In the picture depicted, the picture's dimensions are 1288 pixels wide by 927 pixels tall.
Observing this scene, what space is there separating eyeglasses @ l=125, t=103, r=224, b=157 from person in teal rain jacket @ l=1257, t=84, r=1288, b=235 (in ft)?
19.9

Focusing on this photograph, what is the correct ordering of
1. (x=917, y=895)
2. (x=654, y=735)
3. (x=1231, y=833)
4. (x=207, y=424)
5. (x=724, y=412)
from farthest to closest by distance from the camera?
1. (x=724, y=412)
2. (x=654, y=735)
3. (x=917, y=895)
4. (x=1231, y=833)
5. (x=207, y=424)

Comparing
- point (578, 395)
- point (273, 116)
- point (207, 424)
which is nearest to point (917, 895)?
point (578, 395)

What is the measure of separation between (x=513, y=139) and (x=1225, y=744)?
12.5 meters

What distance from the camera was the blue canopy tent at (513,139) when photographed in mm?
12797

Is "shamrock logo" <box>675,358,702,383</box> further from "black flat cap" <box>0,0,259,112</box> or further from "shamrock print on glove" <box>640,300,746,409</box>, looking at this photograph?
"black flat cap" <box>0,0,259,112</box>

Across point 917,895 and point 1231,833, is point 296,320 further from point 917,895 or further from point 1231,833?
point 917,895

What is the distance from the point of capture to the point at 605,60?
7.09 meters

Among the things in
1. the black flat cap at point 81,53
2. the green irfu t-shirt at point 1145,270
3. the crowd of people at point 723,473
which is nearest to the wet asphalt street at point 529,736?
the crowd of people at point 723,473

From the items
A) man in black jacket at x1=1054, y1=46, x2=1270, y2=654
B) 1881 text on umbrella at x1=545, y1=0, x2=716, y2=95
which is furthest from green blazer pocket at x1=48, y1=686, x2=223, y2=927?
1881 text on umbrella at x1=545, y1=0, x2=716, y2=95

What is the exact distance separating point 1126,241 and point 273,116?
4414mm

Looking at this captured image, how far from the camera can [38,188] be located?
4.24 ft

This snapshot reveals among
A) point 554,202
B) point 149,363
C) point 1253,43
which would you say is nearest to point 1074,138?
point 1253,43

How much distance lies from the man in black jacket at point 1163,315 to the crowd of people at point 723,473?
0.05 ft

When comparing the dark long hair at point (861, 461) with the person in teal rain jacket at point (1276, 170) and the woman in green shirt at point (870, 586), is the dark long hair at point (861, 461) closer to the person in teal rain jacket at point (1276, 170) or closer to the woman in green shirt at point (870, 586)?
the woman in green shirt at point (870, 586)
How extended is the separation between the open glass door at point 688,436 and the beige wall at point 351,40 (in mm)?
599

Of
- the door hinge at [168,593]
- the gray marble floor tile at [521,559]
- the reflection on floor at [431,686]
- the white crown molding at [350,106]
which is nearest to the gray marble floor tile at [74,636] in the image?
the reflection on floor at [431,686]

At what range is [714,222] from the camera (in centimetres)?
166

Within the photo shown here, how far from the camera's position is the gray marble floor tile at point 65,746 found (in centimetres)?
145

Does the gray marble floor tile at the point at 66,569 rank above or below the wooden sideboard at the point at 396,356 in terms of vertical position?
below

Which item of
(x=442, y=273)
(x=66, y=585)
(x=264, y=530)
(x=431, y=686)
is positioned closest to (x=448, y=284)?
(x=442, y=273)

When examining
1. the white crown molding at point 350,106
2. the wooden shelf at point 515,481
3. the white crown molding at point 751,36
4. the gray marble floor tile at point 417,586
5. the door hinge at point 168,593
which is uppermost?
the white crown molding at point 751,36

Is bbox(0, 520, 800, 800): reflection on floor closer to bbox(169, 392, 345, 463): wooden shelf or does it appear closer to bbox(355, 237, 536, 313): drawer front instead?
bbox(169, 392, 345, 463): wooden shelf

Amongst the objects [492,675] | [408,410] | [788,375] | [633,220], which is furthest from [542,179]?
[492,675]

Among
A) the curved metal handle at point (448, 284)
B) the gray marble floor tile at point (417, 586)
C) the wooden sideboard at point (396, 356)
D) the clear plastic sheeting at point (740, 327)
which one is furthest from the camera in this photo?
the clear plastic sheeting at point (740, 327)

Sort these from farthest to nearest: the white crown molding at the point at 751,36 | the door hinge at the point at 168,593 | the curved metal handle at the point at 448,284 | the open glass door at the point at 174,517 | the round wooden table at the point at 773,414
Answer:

|---|

Your instructions —
Copy each record from above without leaving any out.

Answer to the exercise —
In the picture depicted, the picture's dimensions are 1288 pixels wide by 927 pixels tall.
Observing this scene, what space is there separating eyeglasses @ l=125, t=103, r=224, b=157 from person in teal rain jacket @ l=1257, t=84, r=1288, b=235 (in ft)?
19.9

Focusing on this photograph, what is the correct ordering of
1. (x=917, y=895)
2. (x=654, y=735)
3. (x=1231, y=833)
4. (x=207, y=424)
5. (x=724, y=412)
from farthest to closest by distance from the camera?
1. (x=724, y=412)
2. (x=654, y=735)
3. (x=917, y=895)
4. (x=1231, y=833)
5. (x=207, y=424)

Comparing
- point (578, 395)
- point (273, 116)
- point (207, 424)
which is nearest to point (917, 895)?
point (578, 395)

What is the measure of separation between (x=513, y=139) and (x=1225, y=744)?
12.5 meters

What distance from the camera was the blue canopy tent at (513,139) when photographed in mm?
12797

Is "shamrock logo" <box>675,358,702,383</box> further from "black flat cap" <box>0,0,259,112</box> or further from "shamrock print on glove" <box>640,300,746,409</box>, looking at this photograph?
"black flat cap" <box>0,0,259,112</box>

Across point 917,895 and point 1231,833, is point 296,320 further from point 917,895 or further from point 1231,833?
point 917,895

What is the distance from the point of capture to the point at 605,60?
7.09 meters

Among the things in
1. the black flat cap at point 81,53
2. the green irfu t-shirt at point 1145,270
3. the crowd of people at point 723,473
which is nearest to the wet asphalt street at point 529,736?
the crowd of people at point 723,473

From the items
A) man in black jacket at x1=1054, y1=46, x2=1270, y2=654
B) 1881 text on umbrella at x1=545, y1=0, x2=716, y2=95
which is furthest from green blazer pocket at x1=48, y1=686, x2=223, y2=927?
1881 text on umbrella at x1=545, y1=0, x2=716, y2=95

What is the exact distance separating point 1126,241 and point 273,116?
4414mm

Looking at this captured image, how far from the camera can [38,188] be located?
4.24 ft

This snapshot reveals among
A) point 554,202
B) point 149,363
C) point 1253,43
which would you say is nearest to point 1074,138?
point 1253,43

How much distance lies from the man in black jacket at point 1163,315 to the crowd of people at point 723,473?
0.05 ft

When comparing the dark long hair at point (861, 461) with the person in teal rain jacket at point (1276, 170) and the woman in green shirt at point (870, 586), is the dark long hair at point (861, 461) closer to the person in teal rain jacket at point (1276, 170) or closer to the woman in green shirt at point (870, 586)?
the woman in green shirt at point (870, 586)
How extended is the separation between the open glass door at point 688,436 and the beige wall at point 351,40 (in mm)?
599

Of
- the door hinge at [168,593]
- the gray marble floor tile at [521,559]
- the reflection on floor at [431,686]
- the white crown molding at [350,106]
which is nearest to the gray marble floor tile at [74,636] in the image?
the reflection on floor at [431,686]

At what range is [714,222] from the camera (in centimetres)?
166

Within the photo shown here, how far from the camera's position is the gray marble floor tile at point 65,746 found (in centimetres)?
145

Does the gray marble floor tile at the point at 66,569 rank above or below the wooden sideboard at the point at 396,356 in terms of vertical position?
below

Which item of
(x=442, y=273)
(x=66, y=585)
(x=264, y=530)
(x=431, y=686)
is positioned closest to (x=448, y=284)?
(x=442, y=273)

When examining
1. the white crown molding at point 350,106
2. the wooden shelf at point 515,481
3. the white crown molding at point 751,36
4. the gray marble floor tile at point 417,586
5. the door hinge at point 168,593
which is uppermost?
the white crown molding at point 751,36

Is bbox(0, 520, 800, 800): reflection on floor closer to bbox(169, 392, 345, 463): wooden shelf or does it appear closer to bbox(355, 237, 536, 313): drawer front instead?
bbox(169, 392, 345, 463): wooden shelf

Amongst the objects [492,675] | [408,410] | [788,375] | [633,220], which is furthest from [542,179]?
[492,675]

Among
A) the curved metal handle at point (448, 284)
B) the gray marble floor tile at point (417, 586)
C) the wooden sideboard at point (396, 356)
D) the clear plastic sheeting at point (740, 327)
which one is furthest from the camera in this photo?
the clear plastic sheeting at point (740, 327)

Sort these from farthest to nearest: the white crown molding at the point at 751,36 | the door hinge at the point at 168,593 | the curved metal handle at the point at 448,284 | the open glass door at the point at 174,517 | the round wooden table at the point at 773,414
Answer:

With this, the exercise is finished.